On November 18, 2019, the New Jersey Superior Court, Appellate Division, affirmed a trial court decision granting summary judgment to New Jersey Transit Corporation (“NJ Transit”) that entitles the company to up to $400 million in total property insurance coverage for substantial storm surge damage it sustained as a result of Superstorm Sandy in October 2012. 

NJ Transit’s excess property insurers attempted to argue that their coverage obligations were limited to a $100 million sublimit for losses caused by “flood,” despite that fact that the policies separately contained a definition for “named windstorm” that applied to Sandy, included the term “storm surge,” and was subject to no sublimit.  The Appellate Division’s Opinion affirmed the trial court’s decision that storm surge damage caused by Sandy fell within the “more specific” named windstorm definition, and not in the flood definition.  It further held that the plain language of the policies indicates that the purpose of the named windstorm definition was to differentiate between water damage caused by non-named events and storm surge resulting from a named windstorm.

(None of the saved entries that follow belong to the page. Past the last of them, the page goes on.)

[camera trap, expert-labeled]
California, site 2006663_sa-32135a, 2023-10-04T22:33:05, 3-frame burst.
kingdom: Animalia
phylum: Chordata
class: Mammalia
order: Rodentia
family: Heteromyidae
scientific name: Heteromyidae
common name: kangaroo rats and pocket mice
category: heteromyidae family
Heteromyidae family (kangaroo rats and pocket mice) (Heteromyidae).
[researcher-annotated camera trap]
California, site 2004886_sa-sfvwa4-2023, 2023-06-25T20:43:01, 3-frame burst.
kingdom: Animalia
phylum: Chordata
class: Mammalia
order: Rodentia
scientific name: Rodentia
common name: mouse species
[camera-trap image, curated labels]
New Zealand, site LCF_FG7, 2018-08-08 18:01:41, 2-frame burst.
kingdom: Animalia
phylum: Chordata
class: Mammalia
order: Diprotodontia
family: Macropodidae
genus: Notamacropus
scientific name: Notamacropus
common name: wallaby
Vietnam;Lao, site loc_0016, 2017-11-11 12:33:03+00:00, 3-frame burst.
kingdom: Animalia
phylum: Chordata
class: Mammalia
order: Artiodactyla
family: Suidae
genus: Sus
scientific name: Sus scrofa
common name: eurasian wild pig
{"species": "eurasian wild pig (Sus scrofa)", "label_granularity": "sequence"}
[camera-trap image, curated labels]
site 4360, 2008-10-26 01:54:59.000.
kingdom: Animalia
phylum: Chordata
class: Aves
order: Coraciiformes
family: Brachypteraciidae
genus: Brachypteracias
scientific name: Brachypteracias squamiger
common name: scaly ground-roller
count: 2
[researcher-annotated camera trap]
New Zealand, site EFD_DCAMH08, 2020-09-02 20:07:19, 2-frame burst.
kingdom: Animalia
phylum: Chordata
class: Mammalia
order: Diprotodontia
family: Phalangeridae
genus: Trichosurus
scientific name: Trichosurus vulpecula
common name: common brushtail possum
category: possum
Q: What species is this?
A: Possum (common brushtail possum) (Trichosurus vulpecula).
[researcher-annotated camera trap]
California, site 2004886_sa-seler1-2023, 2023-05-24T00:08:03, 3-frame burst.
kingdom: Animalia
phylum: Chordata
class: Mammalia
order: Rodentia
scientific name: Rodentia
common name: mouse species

As an alternative ground, the Appellate Division affirmed the trial court decision based on New Jersey’s efficient proximate cause doctrine, ruling that even if the water damage was caused both by flood and storm surge, storm surge was the proximate cause of the entire loss.

Finally, the Appellate Division affirmed the trial court’s decision to dismiss Torus Specialty Insurance Company’s counterclaim for reformation of the policy to reflect that storm surge was subject to the flood sublimit.  The Court found that even viewing the evidence in the light most favorable to Torus, the evidence pertaining to the reformation counterclaim was “so one-sided” that NJ Transit was entitled to prevail as a matter of law.

The case is New Jersey Transit Corp. v. Certain Underwriters at Lloyd's London et al., case numbers A-1026-17T1 and A-1027-17T1, in the Superior Court of New Jersey, Appellate Division.